→ **SOURCE EXTRACT**
==============================

Hi, @Kismuz , I am planning to take a deeper look into the GPS/imitation learning approach. Could you pls kindly share some experience with that? Does this direction show any good potential for the trading task? Thank you so much!

Kismuz commented 6 years ago

@mysl, My implementation of GPS is quite simple, code can be found at btgym.research.gps; notebook: examples/guided_a3c.ipynb; First, there is very simple Oracle class: for a backtesting training episode we know data in advance so we can estimate optimal trading strategy. It is bit complex because we need solve optimisation task taking in account all broker and account conditions. Instead I implemented 'advisor' indicating is it either time to buy, hold or sell. It uses quite primitive algorithm: just estimates local price peaks and emits signal with some repetition. Those signals can be seen at episode rendering chart if ExpertObserver is added to strategy. So Oracle scans entire episode data just before episode starts, estimates advises and appends it to observation step-by-step. Next we need incorporate it to our loss. Oracle signals are actually encoded to action probabilities so we can compare it against those emitted by policy; I have found that it is sufficient to estimate loss only on buy and sell actions and omit the rest. And we just sum this loss with base A3C loss with some lambda weight to control the strength Oracle have over algorithm. The trick here is to find balance between guidance and actual learning. This approach works and it works well. Guided loss especially beneficial at early stages of learning when there is danger to stuck at local 'do nothing' solution. Guided loss effectively prevents that and almost doubles convergence speed. It could be annealed to zero at later stages as imperfect advices can prevent from finding optimal policy, especially with such primitive advisor as mine. I advice you to look at the code as it is very simple and play with notebook to get the feeling of GPS impact on training:

mysl commented 6 years ago

@Kismuz Thanks for the detail explanation. I will take a look based on your advice. Does this approach help on the generalization issue you mentioned?

==============================

→ **LISTING**

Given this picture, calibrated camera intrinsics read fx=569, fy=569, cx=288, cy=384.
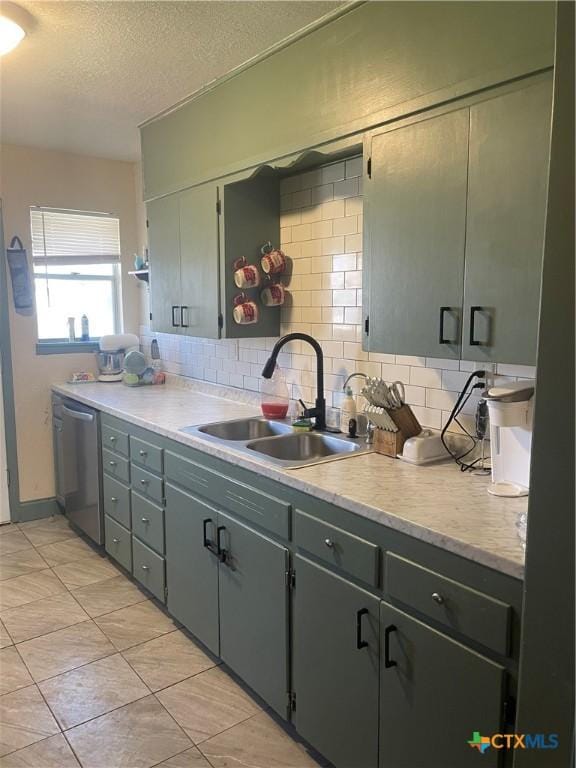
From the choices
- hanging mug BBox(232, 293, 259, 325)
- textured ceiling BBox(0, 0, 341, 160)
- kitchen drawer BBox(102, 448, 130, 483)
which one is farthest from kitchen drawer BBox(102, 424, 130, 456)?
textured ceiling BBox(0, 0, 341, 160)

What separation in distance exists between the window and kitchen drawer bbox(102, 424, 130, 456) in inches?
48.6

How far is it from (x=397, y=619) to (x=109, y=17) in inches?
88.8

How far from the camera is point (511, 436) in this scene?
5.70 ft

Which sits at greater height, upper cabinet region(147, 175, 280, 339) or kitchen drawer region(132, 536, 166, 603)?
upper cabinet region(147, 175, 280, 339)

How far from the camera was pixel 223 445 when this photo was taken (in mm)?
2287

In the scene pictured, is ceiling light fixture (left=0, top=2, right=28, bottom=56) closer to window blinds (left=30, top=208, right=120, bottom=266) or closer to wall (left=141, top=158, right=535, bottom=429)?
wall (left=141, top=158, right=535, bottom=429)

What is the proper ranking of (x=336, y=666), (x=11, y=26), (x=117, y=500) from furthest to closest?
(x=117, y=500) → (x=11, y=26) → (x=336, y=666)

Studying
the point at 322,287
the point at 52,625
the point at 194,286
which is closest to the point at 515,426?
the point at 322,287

==============================

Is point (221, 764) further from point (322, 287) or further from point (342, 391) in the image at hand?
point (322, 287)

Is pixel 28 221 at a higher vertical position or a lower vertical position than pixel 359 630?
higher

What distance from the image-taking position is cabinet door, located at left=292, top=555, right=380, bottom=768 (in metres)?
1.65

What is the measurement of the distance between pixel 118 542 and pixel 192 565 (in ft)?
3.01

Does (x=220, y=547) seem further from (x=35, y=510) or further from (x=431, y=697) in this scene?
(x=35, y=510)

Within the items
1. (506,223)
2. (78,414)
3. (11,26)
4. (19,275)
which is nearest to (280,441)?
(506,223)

==============================

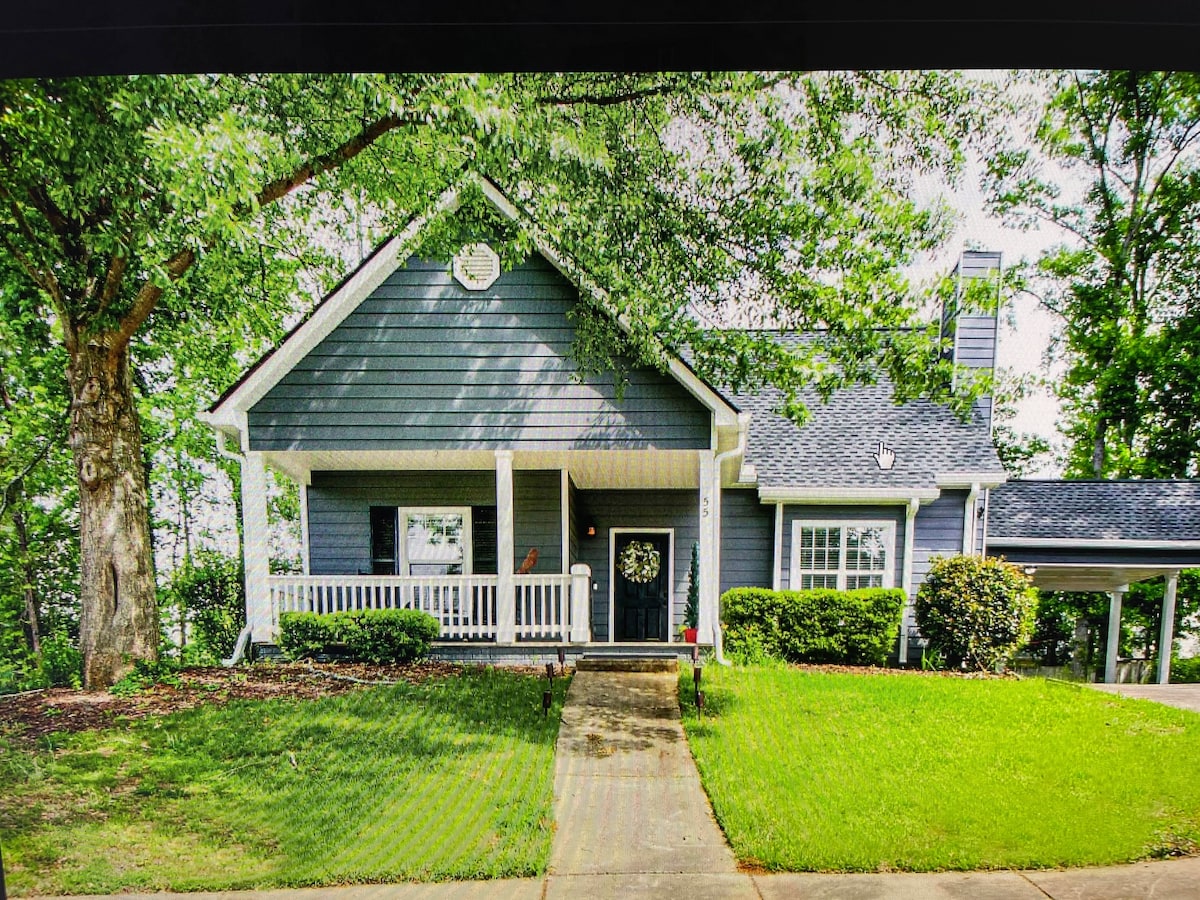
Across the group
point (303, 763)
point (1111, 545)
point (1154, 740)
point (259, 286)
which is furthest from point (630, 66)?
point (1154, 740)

==============================

→ **INSTRUCTIONS TO FOLLOW**
Reproduce the passage of the comment thread above on guided learning for trading between "mysl commented 6" and "issue you mentioned?", inclusive.

→ **TASK RESPONSE**
mysl commented 6 years ago

@Kismuz Thanks for the detail explanation. I will take a look based on your advice. Does this approach help on the generalization issue you mentioned?